Ronnie pressed her, sure she was keeping something from him. “But you know more than you’ve said, don’t you? What happened tonight?”
Dana Sue opened her mouth, but before she could speak, Helen was between them. “What is wrong with you?” she demanded. “She’s upset enough without you getting in her face.”
Despite his frustration, Ronnie backed off at once. “You’re right. I’m sorry. I just want to know what’s going on.”
“We all do,” Helen told him.
“Well, maybe I can get some answers you haven’t been able to get,” he said.
Ignoring Helen’s skeptical look and Dana Sue’s shattered expression, he stalked over to the desk and demanded to speak to a doctor.
“He’ll be out as soon as he’s able,” the nurse told him, her expression so grim that another wave of panic washed over him.
“Isn’t there something you can tell me?” he pleaded. “That’s my daughter in there.”
“I’m sorry,” the nurse said. “If I knew anything, I’d tell you.”
“How long will it be before the doctor comes out?”
“That depends on how your daughter is responding to treatment. She’s his first priority right now.”

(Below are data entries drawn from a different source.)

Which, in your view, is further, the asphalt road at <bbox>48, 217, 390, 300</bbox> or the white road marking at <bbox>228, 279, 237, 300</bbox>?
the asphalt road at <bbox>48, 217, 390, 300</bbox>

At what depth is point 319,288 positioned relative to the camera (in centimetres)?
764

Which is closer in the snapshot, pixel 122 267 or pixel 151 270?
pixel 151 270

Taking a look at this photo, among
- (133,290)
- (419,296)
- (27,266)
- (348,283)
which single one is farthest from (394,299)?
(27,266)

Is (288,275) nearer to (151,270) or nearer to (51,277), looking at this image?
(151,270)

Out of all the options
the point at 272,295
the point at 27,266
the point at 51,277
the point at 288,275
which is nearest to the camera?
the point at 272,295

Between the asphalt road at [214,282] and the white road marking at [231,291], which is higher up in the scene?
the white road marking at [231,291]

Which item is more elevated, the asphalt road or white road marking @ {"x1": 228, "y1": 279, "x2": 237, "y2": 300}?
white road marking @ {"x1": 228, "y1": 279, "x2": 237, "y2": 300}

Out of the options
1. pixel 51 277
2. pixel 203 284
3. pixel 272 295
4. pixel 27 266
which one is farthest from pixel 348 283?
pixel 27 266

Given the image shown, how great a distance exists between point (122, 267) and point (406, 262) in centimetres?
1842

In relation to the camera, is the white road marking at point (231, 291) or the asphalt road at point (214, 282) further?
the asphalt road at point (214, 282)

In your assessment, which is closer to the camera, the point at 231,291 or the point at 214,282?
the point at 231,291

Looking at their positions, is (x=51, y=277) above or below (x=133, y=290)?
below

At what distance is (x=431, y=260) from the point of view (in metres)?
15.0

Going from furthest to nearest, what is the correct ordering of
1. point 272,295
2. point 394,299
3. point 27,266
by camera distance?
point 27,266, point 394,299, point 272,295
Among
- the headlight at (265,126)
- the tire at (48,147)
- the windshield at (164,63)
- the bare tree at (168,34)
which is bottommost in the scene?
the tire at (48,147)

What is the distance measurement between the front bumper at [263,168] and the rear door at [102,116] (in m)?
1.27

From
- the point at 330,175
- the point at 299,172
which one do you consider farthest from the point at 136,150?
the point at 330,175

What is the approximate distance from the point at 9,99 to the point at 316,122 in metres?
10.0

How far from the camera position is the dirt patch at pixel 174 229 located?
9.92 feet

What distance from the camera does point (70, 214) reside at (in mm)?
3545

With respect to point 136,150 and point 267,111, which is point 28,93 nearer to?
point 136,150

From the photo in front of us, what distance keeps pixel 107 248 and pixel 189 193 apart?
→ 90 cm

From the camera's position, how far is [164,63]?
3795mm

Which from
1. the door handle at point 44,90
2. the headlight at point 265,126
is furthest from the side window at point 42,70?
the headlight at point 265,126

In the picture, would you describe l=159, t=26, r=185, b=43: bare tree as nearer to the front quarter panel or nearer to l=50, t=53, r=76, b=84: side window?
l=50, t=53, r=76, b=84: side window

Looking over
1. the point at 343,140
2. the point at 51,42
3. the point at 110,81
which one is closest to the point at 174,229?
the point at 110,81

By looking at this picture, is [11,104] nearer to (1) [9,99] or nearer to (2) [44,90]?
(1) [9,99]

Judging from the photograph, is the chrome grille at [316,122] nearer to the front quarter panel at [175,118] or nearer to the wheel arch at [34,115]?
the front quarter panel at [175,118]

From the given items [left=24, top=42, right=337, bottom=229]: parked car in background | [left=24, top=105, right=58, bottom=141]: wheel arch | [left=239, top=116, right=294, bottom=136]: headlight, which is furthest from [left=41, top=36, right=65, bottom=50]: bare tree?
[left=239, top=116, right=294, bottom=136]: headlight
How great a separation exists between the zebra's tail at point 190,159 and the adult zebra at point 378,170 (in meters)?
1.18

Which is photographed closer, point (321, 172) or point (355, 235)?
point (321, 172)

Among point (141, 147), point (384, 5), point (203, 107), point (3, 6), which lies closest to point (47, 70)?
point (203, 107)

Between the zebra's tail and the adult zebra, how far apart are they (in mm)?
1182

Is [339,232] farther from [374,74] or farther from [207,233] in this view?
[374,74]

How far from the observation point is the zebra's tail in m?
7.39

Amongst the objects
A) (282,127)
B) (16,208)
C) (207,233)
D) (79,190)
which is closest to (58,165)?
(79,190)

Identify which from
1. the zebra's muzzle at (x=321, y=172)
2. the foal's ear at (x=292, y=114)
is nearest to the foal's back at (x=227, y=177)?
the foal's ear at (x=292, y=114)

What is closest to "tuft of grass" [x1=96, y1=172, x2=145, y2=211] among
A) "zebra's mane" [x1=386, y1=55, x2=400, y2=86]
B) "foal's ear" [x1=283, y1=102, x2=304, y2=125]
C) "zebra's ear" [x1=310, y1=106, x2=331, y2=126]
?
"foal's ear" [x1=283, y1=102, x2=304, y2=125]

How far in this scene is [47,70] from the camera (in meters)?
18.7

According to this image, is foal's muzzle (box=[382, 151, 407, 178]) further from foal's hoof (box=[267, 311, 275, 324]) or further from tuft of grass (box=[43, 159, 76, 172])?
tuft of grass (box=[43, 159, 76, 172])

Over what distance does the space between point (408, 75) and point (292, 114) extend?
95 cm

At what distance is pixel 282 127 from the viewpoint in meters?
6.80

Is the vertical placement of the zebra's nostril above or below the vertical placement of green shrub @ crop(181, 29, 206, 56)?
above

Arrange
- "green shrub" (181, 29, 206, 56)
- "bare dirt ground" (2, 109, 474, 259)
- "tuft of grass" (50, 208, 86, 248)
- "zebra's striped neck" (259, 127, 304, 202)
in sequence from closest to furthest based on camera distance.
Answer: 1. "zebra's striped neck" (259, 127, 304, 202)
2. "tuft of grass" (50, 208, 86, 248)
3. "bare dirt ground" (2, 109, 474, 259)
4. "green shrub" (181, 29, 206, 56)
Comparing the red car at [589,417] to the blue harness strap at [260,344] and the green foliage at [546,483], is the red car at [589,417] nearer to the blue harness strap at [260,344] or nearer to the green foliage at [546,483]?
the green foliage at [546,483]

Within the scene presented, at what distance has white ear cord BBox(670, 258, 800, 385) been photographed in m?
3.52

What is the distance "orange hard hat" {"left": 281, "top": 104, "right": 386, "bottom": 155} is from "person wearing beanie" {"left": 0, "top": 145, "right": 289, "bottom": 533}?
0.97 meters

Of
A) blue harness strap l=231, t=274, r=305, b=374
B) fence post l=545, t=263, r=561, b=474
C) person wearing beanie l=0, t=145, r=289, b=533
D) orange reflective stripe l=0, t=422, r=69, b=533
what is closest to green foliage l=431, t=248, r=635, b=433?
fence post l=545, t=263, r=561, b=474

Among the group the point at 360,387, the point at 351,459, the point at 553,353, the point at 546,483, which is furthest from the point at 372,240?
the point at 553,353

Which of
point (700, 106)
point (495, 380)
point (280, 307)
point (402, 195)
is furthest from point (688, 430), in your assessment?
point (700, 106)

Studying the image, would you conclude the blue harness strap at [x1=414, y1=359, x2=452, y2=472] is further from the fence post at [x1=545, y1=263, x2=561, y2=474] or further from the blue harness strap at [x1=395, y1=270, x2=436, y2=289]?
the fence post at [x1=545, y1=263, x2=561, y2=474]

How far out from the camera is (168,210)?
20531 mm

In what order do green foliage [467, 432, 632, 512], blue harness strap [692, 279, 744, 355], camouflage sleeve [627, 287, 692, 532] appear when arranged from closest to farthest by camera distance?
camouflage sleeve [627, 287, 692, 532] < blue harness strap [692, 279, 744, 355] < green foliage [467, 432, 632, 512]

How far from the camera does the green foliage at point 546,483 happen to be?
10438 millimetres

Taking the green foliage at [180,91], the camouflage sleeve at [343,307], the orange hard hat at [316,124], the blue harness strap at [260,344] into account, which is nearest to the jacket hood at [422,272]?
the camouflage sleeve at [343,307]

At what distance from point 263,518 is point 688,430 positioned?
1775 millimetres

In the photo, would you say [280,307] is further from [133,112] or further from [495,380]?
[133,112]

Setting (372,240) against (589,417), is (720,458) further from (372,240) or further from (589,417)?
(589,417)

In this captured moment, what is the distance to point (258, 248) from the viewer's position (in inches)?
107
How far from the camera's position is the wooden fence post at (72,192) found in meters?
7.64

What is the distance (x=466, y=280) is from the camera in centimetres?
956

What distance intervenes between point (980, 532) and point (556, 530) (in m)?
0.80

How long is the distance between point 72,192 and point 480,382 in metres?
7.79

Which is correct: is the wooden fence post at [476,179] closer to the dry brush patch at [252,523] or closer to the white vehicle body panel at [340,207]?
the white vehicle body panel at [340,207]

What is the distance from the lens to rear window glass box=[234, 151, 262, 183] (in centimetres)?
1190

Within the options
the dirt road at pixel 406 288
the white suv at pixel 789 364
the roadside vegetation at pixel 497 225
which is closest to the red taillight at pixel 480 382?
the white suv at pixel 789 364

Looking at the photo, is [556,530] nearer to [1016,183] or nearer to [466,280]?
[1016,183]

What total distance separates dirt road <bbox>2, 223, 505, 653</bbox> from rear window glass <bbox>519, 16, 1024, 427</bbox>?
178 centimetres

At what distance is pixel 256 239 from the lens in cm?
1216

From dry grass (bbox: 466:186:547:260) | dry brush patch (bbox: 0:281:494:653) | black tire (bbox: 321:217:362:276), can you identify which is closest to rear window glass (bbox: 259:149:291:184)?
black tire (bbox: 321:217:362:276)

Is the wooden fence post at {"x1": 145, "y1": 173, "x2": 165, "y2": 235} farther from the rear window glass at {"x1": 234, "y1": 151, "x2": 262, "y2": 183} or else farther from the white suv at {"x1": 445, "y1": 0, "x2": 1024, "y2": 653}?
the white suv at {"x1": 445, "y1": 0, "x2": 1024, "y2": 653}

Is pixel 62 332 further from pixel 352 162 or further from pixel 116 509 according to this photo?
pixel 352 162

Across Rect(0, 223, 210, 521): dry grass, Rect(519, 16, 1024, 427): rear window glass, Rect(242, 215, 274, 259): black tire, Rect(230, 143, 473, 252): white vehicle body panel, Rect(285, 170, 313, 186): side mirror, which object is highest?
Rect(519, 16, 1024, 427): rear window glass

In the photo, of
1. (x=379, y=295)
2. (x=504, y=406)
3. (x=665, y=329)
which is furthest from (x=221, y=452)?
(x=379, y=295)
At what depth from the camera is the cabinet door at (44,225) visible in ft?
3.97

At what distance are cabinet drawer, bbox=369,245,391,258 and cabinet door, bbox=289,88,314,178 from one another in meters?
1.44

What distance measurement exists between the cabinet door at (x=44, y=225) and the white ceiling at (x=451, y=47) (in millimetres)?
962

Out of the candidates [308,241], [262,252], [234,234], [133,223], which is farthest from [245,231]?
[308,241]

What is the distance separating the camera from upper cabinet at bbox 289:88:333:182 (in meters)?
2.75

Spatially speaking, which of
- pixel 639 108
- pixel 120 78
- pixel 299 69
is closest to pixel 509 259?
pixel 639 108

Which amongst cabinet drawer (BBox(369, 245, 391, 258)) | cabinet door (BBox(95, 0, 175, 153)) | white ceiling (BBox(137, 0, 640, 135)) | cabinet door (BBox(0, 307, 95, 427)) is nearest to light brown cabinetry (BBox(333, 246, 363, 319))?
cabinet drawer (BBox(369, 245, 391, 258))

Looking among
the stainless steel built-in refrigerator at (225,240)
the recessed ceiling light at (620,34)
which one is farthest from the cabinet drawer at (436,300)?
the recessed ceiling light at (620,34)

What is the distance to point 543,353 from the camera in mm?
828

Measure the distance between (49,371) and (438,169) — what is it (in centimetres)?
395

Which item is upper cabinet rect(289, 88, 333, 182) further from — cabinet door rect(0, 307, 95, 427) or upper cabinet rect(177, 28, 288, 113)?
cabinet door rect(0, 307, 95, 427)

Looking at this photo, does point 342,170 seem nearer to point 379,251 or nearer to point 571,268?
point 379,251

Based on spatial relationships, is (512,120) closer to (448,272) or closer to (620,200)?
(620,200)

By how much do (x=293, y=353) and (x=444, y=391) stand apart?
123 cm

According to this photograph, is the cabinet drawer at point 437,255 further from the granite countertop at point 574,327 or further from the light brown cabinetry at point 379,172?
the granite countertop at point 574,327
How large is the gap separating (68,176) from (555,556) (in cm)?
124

“Of course,” Ronnie said, backing down, but wanting to scream in frustration.
Maddie appeared beside him. “Why don’t we go get coffee for everyone?” she suggested. “It’s going to be a long night.”
He started to snap that he didn’t want coffee, he wanted answers, but stopped himself before he could utter the words. They all wanted answers.
“Sure,” he said at last, then cast one last look at his ex-wife. “Maybe I should stay with Dana Sue.”
“Give her a little time,” Maddie said. “She’s dealing with a lot of conflicting emotions right now.”
“And I’m not?” he retorted sharply, then winced. “Sorry.”
She smiled. “You don’t need to apologize to me,” she told him. “But you might want to work on a really, really good one for Dana Sue. Despite what happened a few minutes ago when she threw herself into your arms, she’s still not in a forgiving mood.”